• **Text**

In [None]:
import os
from tqdm import tqdm
from functools import partial
from pymatgen.io.ase import AseAtomsAdaptor
from matgl.graph.data import MGLDataset, MGLDataLoader
from matgl.ext.pymatgen import Structure2Graph, get_element_list
from matgl.graph.data import collate_fn_graph
from matgl.utils.training import ModelLightningModule
from matgl.models import M3GNet
import torch

In [None]:
!mkdir data

In [None]:
from litraj.data import download_dataset, load_data

dataset_name = 'nebDFT2k'
download_dataset(dataset_name, 'data')

In [None]:
index = load_data(dataset_name, 'data')
atoms_list_train = index[index._split == 'train'].centroid
atoms_list_val = index[index._split == 'val'].centroid
atoms_list_test = index[index._split == 'test'].centroid

edge_ids_train = [st.info['edge_id'] for st in atoms_list_train]
edge_ids_val = [st.info['edge_id'] for st in atoms_list_val]
edge_ids_test = [st.info['edge_id'] for st in atoms_list_test]

# for nebBVSE122k, use
# atoms_list_train, atoms_list_val, atoms_list_test, index = load_dataset('nebBVSE122k', 'data')


In [None]:
sts_pmg_train = []
targets_train = []
for st in tqdm(atoms_list_train):
    st = st.copy()
    # M3GNet cannot process element 'X'. We replace it with 'H' because it does not exist in the data
    st.numbers[-1] = 1
    sts_pmg_train.append(AseAtomsAdaptor.get_structure(st))
    targets_train.append(st.info['em'])

• **Work to complete**
- 1) In the M3GNet training code, which element replaces 'X' before the structures are converted?
- 2) Carry on with the M3GNet training code, starting after its last line.
The material is separate from the M3GNet training code.

• **Dataset extract**
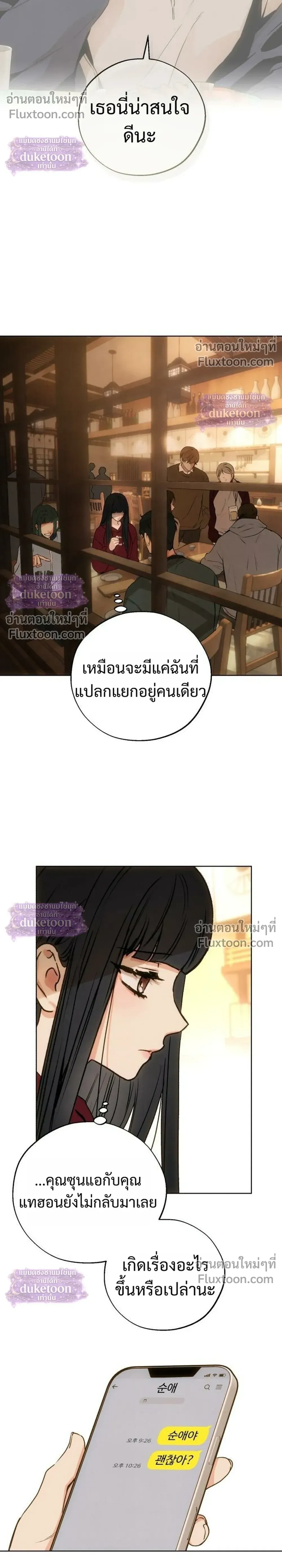 หน้า 26 จาก 31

• **Per-task answers**
- 1) 'X' is replaced with 'H' (hydrogen), because 'H' does not exist in the data.

- 2)
sts_pmg_val = []
targets_val = []
for st in tqdm(atoms_list_val):
    st = st.copy()
    st.numbers[-1] = 1
    sts_pmg_val.append(AseAtomsAdaptor.get_structure(st))
    targets_val.append(st.info['em'])
    

sts_pmg_test = []
targets_test = []
for st in tqdm(atoms_list_test):
    st = st.copy()
    st.numbers[-1] = 1
    sts_pmg_test.append(AseAtomsAdaptor.get_structure(st))
    targets_test.append(st.info['em'])

In [None]:
labels_train = {
    "energies": targets_train,
}
labels_val = {
    "energies": targets_val,
}
labels_test = {
    "energies": targets_test,
}

In [None]:
elem_list = get_element_list(sts_pmg_train)
converter = Structure2Graph(element_types=elem_list, cutoff=5.0)

In [None]:
folder = './m3gnet_centroids/nebDFT2k'

_from = 'train'
os.makedirs(f'{folder}/{_from}', exist_ok = True)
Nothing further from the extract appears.